Once the bottle has been opened for the first time, the solution must be used within 3 months. It is recommended to write the date of first opening on the carton to ensure timely disposal. Always check the expiration date (marked “EXP” on the bottle and carton) before each dose – do not use the medicine after the last day of the stated month.

Keep Fintepla out of the sight and reach of children. Although the bottle has a child-resistant and tamper-evident cap, additional precautions should be taken given that the medication is often used in households with young children. If an oral syringe is lost, damaged, or the graduations become unreadable, use a replacement syringe from the package or contact your pharmacist.

Do not dispose of Fintepla by pouring it down the drain or placing it in household waste. Ask your pharmacist about proper medication disposal methods. These measures help protect the environment and prevent accidental exposure.

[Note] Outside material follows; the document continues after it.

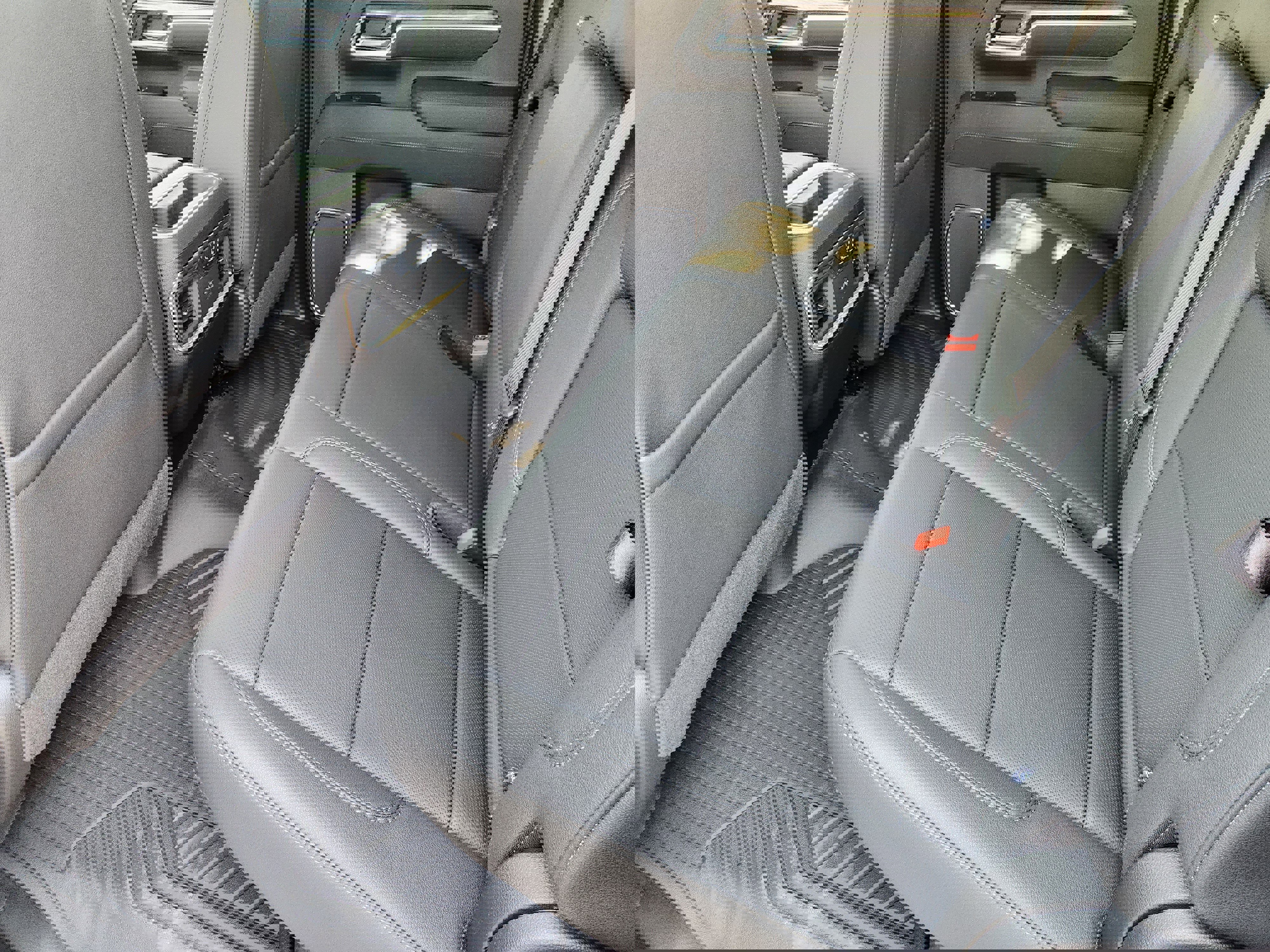 New 2026 Chevrolet Silverado 2500 LTZ w/ Trail Boss Package image 31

What Does Fintepla Contain?

The active substance in Fintepla is fenfluramine. Each milliliter of the oral solution contains 2.2 milligrams of fenfluramine, present as 2.5 mg of fenfluramine hydrochloride (the salt form). Fenfluramine hydrochloride is a white to off-white crystalline powder that is freely soluble in water.

The other (inactive) ingredients in Fintepla include:

• Sodium ethyl para-hydroxybenzoate (E215) – preservative
• Sodium methyl para-hydroxybenzoate (E219) – preservative
• Sucralose (E955) – sweetener
• Hydroxyethylcellulose (E1525) – thickening agent
• Monosodium phosphate (E339) – buffering agent
• Disodium phosphate (E339) – buffering agent
• Cherry flavor powder containing acacia gum (E414), glucose (corn), ethyl benzoate, natural flavoring preparations, natural flavoring substances, flavoring substances, maltodextrin (corn), sulfur dioxide (E220), potassium citrate (E332), and citric acid monohydrate (E330)
• Water for injections

Fintepla oral solution is a clear, colorless, slightly viscous liquid with a pleasant cherry flavor, designed to be palatable for pediatric patients. The solution is supplied in white bottles with child-resistant and tamper-evident closures. Each carton contains one bottle, one bottle adapter, two green 3 mL oral syringes with 0.1 mL graduations, and two purple 6 mL oral syringes with 0.2 mL graduations. Available pack sizes are 60 mL, 120 mL, 250 mL, and 360 mL, though not all sizes may be marketed in every country.

The marketing authorization holder is UCB Pharma S.A., Allee de la Recherche 60, B-1070 Brussels, Belgium. The manufacturer is UCB Pharma SA, Chemin du Foriest, 1420 Braine-l’Alleud, Belgium. Additional information about Fintepla is available from the European Medicines Agency (EMA) website and the FDA prescribing information.